Kendrick Lamar – untitled, unmastered.
A surprise release, untitled, unmastered. is a collection of eight Kendrick Lamar tracks that are as lyrically and musically captivating as anything he’s released. As the title explains, each track is untitled and unmastered, with the only information provided being a date of the original recording. It’s most likely these tracks were part of the To Pimp A Butterfly sessions during 2013 and 2014, with two (untitled 3 and untitled 8) having been performed on late night television.
Like TPAB, untitled, unmastered. incorporates elements of jazz, funk, soul and hip-hop, with Lamar’s social and political commentary present throughout. The book of Revelations and the apocalypse crop up on album opener untitled 1, the effects of greed are broken down on untitled 8, first performed on The Tonight Show Starring Jimmy Fallon, while the hazy and violent Jay Rock featuring untitled 5 is Lamar at his melodic best over the psychedelic jazz instrumentation.
Verdict: Any words I write don’t really do this album justice, as it deserves to be dissected and discussed at length, which I’m sure it will. Just know that untitled, unmastered. confirms that Kendrick Lamar is the most important figure in hip-hop, and quite possibly music today.
2 Chainz & Lil Wayne – ColleGrove
Last week we discussed why we believed ColleGrove would be awful, and while the teaming of 2 Chainz & Lil Wayne isn’t a complete failure, it’s not something you’ll be spinning on high rotation.
As a whole, ColleGrove feels much more like a 2 Chainz album devoted to praising Wayne, as evident by the somber opener Dedication. That’s not to say Wayne doesn’t hold his own at times, delivering one of his better verses in ages on Section and sounding revitalised on Bounce, but his contribution feels like that of a bit player, popping up here and there to lend support. While the chemistry between the two varies from great to terrible, it’s the 2 Chainz solo cuts like 100 Joints and Watch Out that really make ColleGrove worth a listen.
Verdict: Gap filler until 2 Chainz drops his third album.

→ Prompt 1: In the album reviews, on which television show was untitled 8 first performed?
→ Prompt 2: Copy the passage in the album reviews starting with "Like TPAB, untitled, unmastered." and going on through "possibly music today.".
→ Prompt 3: According to the album reviews, why don't the reviewer's words do untitled, unmastered. justice?

→ Excerpts from the dataset:
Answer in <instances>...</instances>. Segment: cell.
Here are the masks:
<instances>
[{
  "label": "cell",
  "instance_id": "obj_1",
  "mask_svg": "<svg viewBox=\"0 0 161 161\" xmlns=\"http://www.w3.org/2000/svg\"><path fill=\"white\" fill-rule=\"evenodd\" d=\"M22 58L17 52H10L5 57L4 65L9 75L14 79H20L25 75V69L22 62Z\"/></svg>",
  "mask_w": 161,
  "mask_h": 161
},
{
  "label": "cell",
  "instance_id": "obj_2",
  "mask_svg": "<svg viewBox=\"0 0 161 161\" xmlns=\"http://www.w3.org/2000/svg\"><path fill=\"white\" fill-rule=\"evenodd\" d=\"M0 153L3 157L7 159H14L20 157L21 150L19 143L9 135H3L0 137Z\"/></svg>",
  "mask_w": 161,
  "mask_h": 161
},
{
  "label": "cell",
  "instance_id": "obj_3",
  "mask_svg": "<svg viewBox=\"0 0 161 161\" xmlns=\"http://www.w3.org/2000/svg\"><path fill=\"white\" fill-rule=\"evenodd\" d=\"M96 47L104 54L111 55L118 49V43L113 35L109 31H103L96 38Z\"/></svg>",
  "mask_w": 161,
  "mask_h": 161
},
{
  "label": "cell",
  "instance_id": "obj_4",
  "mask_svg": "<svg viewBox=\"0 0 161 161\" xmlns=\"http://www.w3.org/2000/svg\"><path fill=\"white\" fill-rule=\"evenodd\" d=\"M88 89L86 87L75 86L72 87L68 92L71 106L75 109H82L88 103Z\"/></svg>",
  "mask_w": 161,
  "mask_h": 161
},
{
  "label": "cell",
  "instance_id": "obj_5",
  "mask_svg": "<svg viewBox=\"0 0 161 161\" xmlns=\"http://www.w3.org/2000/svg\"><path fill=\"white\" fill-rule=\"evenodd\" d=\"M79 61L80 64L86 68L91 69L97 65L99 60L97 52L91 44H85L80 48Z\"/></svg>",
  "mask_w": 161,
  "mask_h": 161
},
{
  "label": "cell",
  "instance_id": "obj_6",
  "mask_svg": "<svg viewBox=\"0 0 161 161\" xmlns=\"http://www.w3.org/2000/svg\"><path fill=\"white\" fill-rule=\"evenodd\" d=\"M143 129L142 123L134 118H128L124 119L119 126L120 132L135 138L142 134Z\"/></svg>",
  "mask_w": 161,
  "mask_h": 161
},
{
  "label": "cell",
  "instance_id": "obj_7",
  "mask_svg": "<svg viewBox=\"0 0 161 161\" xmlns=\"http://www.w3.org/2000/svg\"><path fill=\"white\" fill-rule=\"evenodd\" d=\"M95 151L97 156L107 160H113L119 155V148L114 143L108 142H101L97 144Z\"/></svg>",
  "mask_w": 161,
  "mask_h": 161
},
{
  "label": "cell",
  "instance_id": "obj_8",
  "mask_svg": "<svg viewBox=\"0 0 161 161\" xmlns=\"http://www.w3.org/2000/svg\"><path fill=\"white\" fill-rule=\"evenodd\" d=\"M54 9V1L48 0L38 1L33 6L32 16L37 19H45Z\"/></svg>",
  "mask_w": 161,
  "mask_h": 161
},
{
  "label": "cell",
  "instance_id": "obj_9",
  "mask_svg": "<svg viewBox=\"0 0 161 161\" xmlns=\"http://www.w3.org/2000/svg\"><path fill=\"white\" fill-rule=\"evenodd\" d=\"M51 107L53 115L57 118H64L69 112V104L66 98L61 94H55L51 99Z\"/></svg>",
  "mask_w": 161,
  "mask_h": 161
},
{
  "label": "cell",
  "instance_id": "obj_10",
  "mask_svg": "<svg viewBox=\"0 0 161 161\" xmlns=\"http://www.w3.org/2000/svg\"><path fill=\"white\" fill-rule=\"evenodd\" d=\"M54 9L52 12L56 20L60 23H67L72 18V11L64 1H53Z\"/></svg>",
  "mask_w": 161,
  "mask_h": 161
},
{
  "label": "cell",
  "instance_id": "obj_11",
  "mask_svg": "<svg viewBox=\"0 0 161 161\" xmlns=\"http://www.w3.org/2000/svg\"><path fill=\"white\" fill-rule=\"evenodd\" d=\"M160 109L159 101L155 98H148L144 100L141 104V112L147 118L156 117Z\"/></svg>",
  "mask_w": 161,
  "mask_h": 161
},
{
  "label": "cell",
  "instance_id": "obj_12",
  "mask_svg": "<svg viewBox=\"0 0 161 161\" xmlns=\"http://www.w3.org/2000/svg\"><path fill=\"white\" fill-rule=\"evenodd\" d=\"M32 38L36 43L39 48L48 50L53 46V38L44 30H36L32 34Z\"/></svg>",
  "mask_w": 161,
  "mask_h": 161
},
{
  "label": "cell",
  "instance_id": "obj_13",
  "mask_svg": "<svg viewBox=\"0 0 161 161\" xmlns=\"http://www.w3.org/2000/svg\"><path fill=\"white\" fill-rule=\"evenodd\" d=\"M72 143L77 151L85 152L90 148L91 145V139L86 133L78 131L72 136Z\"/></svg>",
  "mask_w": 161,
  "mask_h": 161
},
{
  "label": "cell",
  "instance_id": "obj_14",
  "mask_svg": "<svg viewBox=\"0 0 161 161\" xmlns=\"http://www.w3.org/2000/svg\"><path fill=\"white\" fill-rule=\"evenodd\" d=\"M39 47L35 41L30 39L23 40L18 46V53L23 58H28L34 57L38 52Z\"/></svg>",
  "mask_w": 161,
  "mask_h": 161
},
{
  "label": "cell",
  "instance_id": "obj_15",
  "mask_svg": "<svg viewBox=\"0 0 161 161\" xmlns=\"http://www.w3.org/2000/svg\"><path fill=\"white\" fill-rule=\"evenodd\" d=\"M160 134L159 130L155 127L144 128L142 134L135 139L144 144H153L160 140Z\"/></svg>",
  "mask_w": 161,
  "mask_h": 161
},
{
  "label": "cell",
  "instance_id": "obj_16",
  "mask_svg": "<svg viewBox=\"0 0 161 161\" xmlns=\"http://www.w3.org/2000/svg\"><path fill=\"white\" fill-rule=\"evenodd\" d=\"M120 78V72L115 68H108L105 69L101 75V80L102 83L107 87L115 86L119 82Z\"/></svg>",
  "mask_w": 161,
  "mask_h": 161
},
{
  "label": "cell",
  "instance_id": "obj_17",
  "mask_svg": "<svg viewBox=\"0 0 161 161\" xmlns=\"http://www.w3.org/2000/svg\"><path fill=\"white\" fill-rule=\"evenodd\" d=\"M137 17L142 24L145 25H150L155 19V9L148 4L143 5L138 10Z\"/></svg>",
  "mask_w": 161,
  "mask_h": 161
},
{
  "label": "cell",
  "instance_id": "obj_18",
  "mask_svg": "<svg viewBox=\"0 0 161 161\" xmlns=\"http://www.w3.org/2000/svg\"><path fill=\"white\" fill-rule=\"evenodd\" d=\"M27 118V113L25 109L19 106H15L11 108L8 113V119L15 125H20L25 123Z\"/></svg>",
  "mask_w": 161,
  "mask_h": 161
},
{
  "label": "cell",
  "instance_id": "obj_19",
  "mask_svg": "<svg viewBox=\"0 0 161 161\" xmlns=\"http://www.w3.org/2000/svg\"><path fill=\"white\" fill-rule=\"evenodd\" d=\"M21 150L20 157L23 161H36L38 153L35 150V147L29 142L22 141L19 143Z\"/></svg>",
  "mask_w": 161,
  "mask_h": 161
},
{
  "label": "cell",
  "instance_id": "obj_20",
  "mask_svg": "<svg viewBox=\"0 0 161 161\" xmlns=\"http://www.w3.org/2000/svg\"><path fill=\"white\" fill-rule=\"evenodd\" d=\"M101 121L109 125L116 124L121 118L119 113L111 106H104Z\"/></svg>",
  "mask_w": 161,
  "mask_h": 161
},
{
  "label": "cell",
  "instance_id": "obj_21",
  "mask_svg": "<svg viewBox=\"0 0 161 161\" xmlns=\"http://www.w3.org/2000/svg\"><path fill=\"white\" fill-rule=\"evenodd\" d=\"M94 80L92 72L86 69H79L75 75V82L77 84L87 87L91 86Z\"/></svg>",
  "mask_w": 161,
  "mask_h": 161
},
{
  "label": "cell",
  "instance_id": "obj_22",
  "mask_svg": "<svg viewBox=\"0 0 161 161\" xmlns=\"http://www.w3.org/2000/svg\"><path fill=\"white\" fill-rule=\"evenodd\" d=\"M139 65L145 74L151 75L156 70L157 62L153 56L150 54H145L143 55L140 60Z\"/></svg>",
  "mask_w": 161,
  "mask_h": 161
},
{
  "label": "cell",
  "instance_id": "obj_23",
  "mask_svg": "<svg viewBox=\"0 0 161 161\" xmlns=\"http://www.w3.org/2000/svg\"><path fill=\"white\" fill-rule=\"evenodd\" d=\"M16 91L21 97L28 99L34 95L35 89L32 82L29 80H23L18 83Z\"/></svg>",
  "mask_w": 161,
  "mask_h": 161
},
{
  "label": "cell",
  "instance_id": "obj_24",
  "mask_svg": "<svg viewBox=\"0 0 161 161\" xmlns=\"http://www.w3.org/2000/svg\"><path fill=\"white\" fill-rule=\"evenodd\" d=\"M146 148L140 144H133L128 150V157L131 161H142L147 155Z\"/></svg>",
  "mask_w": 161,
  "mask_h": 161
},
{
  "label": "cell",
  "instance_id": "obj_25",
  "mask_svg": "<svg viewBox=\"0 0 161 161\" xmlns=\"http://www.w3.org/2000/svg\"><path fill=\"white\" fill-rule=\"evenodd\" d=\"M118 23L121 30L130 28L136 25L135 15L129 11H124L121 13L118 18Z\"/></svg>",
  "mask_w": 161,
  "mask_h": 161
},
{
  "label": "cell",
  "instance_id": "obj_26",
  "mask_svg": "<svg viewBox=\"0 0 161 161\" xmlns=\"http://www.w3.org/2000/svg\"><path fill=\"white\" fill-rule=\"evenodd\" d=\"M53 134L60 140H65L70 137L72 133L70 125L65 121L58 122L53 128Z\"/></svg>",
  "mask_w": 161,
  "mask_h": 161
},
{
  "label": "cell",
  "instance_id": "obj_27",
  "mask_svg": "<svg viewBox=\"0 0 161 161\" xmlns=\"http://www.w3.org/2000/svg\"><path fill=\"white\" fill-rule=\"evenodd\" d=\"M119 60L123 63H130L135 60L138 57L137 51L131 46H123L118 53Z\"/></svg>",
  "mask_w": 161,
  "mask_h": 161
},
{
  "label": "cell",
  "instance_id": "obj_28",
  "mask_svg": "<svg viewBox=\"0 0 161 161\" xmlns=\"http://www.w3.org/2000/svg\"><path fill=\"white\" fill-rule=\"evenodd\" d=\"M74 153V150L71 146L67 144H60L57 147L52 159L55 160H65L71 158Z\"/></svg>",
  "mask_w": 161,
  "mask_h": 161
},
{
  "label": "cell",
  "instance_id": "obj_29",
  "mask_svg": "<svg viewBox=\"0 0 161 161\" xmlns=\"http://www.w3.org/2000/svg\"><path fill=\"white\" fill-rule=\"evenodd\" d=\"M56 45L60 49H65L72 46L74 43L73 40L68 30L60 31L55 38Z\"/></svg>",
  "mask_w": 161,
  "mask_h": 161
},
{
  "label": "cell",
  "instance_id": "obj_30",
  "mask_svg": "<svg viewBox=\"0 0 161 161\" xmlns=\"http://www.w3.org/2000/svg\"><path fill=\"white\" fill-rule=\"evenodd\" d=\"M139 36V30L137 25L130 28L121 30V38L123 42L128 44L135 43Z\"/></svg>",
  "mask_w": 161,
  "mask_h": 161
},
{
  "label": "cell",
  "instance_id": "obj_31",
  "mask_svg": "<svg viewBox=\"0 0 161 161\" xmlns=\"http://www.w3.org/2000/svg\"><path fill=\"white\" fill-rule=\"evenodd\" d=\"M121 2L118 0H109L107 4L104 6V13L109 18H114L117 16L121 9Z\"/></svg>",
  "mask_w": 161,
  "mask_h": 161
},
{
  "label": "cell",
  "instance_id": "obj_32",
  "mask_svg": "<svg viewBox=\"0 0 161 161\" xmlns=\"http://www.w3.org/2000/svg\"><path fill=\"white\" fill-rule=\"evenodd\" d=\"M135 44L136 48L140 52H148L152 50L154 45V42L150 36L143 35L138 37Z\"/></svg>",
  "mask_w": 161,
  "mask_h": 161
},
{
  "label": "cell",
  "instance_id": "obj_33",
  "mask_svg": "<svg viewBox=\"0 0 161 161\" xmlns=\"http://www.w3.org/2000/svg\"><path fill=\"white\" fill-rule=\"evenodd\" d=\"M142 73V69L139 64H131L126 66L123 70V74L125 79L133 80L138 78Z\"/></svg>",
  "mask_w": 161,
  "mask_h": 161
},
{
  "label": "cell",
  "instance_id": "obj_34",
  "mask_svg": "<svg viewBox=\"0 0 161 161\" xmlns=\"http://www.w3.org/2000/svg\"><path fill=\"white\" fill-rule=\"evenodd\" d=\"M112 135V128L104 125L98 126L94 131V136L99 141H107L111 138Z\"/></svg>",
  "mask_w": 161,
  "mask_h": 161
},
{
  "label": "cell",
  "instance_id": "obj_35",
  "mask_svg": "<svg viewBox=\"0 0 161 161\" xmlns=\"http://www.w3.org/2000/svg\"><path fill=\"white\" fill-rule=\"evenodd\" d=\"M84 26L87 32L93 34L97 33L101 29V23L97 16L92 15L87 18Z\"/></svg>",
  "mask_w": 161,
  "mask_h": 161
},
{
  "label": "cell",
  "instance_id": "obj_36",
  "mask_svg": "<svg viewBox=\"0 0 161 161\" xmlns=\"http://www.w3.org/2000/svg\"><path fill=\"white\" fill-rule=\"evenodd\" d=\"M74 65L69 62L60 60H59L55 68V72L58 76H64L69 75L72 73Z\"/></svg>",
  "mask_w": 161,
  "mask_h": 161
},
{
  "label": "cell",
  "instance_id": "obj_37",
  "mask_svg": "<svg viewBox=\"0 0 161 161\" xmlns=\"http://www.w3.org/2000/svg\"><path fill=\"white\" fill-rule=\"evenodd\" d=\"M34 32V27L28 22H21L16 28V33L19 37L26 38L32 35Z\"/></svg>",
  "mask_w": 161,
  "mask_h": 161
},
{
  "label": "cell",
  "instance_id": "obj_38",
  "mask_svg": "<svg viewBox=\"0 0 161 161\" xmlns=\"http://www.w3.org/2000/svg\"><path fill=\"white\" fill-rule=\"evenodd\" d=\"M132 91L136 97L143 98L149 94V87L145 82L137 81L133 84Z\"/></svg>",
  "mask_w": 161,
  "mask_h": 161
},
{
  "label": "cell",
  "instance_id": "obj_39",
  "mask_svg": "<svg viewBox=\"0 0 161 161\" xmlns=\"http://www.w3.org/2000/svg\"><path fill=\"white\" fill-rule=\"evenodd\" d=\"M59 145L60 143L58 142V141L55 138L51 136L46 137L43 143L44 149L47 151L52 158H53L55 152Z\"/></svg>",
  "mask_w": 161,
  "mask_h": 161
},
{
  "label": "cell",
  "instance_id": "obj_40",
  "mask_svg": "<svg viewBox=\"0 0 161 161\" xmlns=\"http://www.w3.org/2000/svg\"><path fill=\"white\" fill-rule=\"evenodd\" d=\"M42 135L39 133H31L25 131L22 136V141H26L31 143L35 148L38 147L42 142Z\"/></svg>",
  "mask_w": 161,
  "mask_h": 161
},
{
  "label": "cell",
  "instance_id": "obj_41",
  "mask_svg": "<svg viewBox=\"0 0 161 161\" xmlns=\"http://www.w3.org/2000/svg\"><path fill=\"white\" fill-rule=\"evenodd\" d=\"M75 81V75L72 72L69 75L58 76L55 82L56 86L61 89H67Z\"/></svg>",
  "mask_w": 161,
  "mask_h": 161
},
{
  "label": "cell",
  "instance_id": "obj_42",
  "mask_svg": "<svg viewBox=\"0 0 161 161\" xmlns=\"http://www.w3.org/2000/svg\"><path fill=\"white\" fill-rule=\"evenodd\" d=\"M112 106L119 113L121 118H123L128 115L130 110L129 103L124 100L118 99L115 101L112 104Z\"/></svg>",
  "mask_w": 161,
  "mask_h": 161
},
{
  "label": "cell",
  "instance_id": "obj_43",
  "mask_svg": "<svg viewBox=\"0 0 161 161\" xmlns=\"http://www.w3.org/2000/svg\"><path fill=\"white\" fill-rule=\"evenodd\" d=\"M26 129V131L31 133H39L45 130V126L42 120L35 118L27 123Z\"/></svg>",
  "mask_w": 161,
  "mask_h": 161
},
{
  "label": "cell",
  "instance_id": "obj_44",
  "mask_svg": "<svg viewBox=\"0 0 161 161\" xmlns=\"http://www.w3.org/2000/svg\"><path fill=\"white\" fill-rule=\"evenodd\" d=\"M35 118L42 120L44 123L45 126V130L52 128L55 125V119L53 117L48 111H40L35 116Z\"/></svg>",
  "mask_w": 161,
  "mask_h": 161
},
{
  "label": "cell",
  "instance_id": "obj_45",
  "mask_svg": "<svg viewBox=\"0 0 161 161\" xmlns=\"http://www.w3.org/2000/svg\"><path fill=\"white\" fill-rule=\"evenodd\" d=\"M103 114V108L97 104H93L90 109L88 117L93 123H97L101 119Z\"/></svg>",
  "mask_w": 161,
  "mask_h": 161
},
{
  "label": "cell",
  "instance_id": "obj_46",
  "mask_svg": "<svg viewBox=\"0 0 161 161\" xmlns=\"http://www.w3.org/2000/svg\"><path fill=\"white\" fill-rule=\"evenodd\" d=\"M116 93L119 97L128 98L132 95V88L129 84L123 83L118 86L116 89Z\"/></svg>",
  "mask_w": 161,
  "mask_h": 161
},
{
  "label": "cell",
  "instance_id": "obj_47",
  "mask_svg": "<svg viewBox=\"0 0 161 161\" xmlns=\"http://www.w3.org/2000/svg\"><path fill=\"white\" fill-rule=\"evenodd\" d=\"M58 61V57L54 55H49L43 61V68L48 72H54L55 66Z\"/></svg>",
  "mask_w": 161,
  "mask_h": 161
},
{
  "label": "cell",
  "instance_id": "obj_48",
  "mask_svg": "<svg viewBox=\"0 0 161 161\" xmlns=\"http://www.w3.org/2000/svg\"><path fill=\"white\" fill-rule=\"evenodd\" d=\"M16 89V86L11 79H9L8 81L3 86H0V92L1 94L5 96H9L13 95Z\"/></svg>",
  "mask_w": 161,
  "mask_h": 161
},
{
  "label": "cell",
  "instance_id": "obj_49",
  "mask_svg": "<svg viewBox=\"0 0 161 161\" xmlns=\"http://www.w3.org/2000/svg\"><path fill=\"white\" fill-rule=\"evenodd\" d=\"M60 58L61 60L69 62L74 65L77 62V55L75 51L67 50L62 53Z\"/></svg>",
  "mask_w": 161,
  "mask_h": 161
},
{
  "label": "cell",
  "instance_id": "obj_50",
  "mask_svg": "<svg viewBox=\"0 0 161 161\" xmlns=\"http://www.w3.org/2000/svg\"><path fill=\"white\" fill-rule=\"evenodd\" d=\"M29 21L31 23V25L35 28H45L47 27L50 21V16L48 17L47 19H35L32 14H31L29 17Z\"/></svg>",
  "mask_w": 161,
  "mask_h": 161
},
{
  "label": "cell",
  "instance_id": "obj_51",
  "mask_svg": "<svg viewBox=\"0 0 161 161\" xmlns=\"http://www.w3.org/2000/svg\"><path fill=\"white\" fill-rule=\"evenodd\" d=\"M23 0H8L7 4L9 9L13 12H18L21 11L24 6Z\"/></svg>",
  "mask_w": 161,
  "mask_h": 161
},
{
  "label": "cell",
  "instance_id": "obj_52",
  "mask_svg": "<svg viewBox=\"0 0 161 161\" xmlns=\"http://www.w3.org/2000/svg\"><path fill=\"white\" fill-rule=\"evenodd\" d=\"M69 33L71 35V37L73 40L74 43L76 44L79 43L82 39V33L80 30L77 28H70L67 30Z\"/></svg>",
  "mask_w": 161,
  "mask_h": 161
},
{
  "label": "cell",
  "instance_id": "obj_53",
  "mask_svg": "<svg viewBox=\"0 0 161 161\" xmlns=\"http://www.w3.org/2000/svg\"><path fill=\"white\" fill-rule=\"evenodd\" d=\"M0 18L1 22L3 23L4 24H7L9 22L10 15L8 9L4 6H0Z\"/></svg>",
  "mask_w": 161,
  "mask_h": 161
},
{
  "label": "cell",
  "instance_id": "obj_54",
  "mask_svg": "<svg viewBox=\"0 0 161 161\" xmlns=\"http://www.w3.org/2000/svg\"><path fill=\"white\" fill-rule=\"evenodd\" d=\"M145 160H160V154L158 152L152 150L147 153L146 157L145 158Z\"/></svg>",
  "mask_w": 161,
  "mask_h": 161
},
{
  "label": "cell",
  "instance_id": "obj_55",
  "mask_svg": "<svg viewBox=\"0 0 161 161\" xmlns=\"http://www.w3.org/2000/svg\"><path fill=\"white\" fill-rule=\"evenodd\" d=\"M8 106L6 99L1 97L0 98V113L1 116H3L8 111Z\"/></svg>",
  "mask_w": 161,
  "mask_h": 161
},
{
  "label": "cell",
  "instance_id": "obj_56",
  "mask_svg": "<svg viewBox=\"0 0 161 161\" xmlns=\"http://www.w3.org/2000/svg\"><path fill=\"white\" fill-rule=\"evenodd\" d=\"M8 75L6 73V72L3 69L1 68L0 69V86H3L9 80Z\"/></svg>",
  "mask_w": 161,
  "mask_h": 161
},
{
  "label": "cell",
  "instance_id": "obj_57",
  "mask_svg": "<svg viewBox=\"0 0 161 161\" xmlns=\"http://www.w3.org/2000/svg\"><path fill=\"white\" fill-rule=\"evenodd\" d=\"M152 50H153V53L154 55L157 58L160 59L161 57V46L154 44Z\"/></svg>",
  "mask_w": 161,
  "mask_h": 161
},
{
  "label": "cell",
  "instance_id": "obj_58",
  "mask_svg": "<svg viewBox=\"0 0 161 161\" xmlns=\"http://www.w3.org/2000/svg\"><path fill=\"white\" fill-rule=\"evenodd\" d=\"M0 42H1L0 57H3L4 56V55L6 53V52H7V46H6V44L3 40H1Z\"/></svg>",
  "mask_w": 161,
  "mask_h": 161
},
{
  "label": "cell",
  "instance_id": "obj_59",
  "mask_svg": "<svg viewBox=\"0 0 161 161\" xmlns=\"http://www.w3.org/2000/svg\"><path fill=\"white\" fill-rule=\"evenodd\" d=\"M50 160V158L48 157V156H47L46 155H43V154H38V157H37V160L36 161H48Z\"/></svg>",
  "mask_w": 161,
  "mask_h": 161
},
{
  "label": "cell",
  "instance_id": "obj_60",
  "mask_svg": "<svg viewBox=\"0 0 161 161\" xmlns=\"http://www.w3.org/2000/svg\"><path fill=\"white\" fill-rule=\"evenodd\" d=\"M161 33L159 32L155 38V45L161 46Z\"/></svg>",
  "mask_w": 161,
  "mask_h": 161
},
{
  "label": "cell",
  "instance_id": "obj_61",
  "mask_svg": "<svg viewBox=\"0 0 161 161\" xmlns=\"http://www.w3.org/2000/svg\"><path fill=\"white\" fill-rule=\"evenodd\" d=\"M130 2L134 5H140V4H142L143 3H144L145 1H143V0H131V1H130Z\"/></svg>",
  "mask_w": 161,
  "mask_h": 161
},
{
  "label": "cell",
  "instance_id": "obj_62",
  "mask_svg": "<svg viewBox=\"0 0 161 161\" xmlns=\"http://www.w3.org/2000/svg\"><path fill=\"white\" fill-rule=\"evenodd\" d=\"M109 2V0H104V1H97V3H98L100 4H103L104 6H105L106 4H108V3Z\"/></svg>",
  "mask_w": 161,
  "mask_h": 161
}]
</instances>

→ Answer 1: The Tonight Show Starring Jimmy Fallon.

→ Answer 2:
Like TPAB, untitled, unmastered. incorporates elements of jazz, funk, soul and hip-hop, with Lamar’s social and political commentary present throughout. The book of Revelations and the apocalypse crop up on album opener untitled 1, the effects of greed are broken down on untitled 8, first performed on The Tonight Show Starring Jimmy Fallon, while the hazy and violent Jay Rock featuring untitled 5 is Lamar at his melodic best over the psychedelic jazz instrumentation.
Verdict: Any words I write don’t really do this album justice, as it deserves to be dissected and discussed at length, which I’m sure it will. Just know that untitled, unmastered. confirms that Kendrick Lamar is the most important figure in hip-hop, and quite possibly music today.

→ Answer 3: The album deserves to be dissected and discussed at length, and the review expects that it will be.